Items listed in a dataset
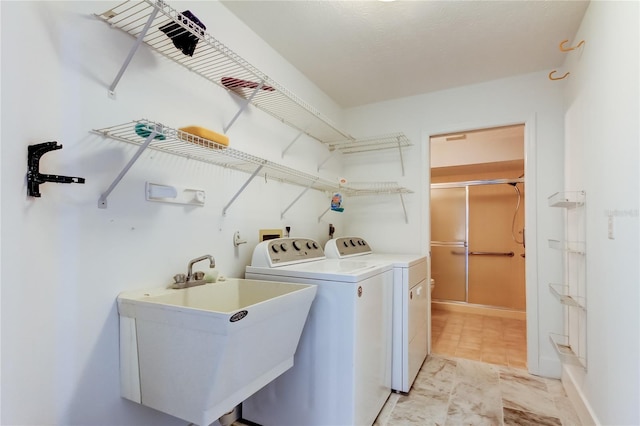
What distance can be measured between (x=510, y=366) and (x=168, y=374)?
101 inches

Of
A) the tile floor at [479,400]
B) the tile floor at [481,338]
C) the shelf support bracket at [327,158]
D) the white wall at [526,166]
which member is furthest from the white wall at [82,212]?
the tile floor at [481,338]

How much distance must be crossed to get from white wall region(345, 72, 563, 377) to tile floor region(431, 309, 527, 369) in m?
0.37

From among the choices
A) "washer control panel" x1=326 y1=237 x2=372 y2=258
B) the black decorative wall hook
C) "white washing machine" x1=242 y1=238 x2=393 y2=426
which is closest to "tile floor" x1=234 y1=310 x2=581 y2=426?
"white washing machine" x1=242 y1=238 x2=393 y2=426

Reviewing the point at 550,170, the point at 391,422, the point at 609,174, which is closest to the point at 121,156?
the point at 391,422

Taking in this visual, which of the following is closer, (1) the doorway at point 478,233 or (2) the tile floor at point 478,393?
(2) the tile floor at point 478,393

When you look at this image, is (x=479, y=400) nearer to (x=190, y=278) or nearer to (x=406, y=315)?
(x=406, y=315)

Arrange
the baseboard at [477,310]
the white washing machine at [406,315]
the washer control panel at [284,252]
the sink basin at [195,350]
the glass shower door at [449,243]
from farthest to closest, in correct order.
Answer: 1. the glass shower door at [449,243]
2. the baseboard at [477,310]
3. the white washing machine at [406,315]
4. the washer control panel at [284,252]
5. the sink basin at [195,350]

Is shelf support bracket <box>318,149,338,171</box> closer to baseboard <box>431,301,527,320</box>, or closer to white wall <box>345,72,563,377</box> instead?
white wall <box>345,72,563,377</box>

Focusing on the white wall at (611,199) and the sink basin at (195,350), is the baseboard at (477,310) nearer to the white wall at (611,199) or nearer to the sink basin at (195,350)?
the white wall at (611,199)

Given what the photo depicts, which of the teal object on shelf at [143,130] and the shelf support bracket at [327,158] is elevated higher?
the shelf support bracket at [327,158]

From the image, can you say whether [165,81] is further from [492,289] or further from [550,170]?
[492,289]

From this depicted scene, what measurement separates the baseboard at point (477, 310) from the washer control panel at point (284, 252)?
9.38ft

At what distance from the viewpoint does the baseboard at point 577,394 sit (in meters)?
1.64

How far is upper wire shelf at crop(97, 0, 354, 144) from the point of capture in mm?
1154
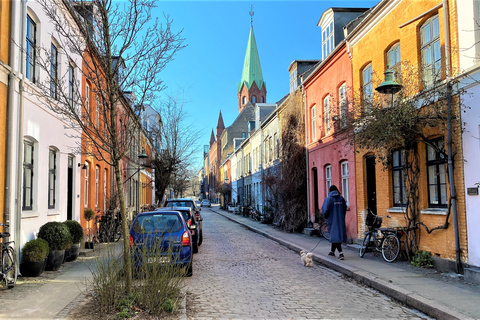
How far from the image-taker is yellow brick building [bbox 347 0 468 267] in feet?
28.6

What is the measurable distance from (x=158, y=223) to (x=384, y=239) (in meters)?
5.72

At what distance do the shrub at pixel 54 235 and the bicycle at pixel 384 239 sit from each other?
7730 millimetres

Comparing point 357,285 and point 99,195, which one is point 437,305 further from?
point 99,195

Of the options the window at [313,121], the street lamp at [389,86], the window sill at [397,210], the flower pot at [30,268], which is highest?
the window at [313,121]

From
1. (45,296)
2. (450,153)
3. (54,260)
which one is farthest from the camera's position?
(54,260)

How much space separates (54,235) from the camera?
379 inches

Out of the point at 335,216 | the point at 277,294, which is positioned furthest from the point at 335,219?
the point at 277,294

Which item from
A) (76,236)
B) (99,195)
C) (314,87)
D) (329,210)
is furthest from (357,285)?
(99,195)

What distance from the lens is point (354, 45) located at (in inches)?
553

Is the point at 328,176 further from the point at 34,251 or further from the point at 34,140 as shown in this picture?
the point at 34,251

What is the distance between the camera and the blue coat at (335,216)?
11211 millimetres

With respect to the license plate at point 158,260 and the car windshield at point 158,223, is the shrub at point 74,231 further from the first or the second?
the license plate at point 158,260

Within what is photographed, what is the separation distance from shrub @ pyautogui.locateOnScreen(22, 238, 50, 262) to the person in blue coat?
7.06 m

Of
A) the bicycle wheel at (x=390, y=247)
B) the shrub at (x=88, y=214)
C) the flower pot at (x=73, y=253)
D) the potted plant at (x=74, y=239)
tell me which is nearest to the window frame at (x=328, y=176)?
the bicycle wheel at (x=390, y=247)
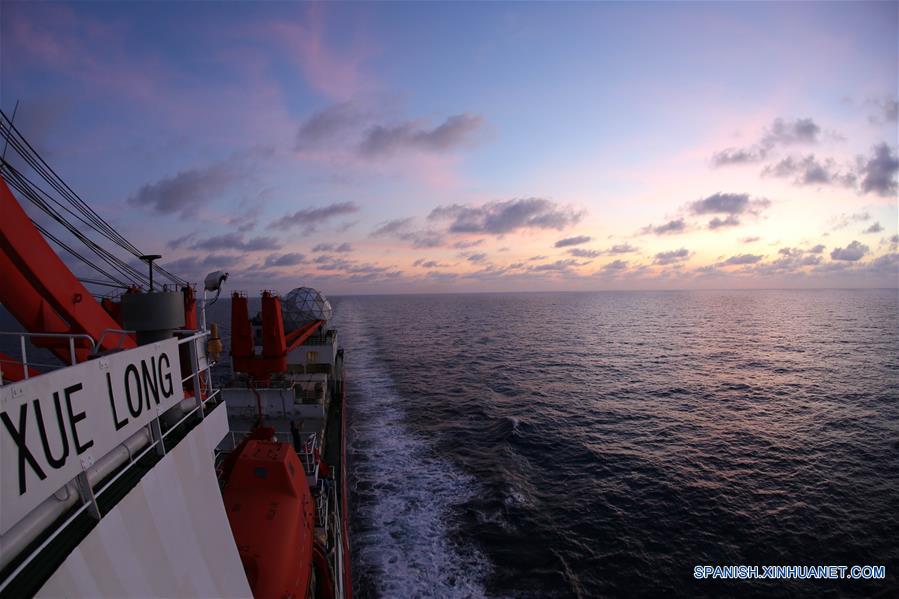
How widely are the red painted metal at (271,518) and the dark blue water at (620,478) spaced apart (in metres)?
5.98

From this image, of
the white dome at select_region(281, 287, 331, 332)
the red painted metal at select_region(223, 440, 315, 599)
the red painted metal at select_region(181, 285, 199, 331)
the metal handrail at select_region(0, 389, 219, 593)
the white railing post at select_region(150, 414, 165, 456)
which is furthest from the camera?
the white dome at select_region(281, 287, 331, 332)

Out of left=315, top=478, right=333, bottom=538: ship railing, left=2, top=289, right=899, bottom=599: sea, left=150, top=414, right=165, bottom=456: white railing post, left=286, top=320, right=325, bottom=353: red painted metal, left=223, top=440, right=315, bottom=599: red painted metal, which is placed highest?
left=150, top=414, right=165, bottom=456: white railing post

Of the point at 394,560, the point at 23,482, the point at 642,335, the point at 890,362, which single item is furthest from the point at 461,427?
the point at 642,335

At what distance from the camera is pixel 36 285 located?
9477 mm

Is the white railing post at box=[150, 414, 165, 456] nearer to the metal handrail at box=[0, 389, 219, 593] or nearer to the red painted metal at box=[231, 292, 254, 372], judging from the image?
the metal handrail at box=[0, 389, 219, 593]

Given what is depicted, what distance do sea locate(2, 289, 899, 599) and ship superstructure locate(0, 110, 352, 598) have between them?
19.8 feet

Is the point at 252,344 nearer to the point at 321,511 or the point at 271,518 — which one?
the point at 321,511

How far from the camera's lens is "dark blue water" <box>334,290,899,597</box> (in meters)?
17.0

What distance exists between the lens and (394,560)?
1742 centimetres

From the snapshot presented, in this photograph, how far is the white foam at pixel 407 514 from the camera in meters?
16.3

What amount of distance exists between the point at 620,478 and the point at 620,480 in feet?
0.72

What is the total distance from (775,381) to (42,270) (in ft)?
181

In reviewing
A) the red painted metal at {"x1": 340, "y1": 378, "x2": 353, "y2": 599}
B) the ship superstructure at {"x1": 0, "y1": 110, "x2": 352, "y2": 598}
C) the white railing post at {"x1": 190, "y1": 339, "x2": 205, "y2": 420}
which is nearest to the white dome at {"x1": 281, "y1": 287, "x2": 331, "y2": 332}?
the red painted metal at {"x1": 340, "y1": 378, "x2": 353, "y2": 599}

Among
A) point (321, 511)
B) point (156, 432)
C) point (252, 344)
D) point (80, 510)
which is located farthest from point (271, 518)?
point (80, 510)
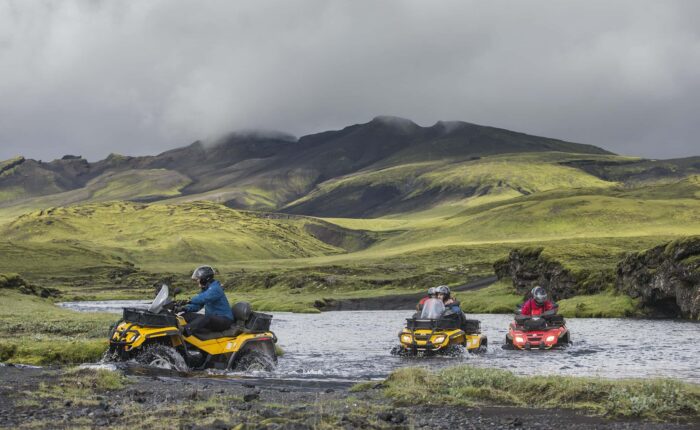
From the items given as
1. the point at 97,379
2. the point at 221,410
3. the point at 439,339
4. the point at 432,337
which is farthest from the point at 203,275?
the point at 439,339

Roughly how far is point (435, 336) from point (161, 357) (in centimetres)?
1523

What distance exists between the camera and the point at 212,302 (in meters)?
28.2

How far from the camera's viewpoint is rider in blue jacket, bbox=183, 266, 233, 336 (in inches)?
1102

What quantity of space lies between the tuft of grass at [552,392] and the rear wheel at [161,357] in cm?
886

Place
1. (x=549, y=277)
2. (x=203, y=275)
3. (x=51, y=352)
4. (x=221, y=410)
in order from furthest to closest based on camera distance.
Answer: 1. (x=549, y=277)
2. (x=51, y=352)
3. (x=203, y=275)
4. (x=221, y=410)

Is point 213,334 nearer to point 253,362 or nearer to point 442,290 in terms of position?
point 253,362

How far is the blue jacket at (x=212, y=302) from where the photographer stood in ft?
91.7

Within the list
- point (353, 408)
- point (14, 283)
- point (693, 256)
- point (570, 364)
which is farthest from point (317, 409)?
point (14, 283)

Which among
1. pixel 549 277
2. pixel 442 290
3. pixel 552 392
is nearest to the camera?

**PROBLEM REQUIREMENTS:** Collect every line of the rows above that contains the word "washing". Letter case counts.

**ANSWER TO THE TASK:**
C) "white washing machine" x1=242 y1=238 x2=393 y2=426
"white washing machine" x1=242 y1=238 x2=393 y2=426
the white washing machine at [406,315]
3. the white washing machine at [406,315]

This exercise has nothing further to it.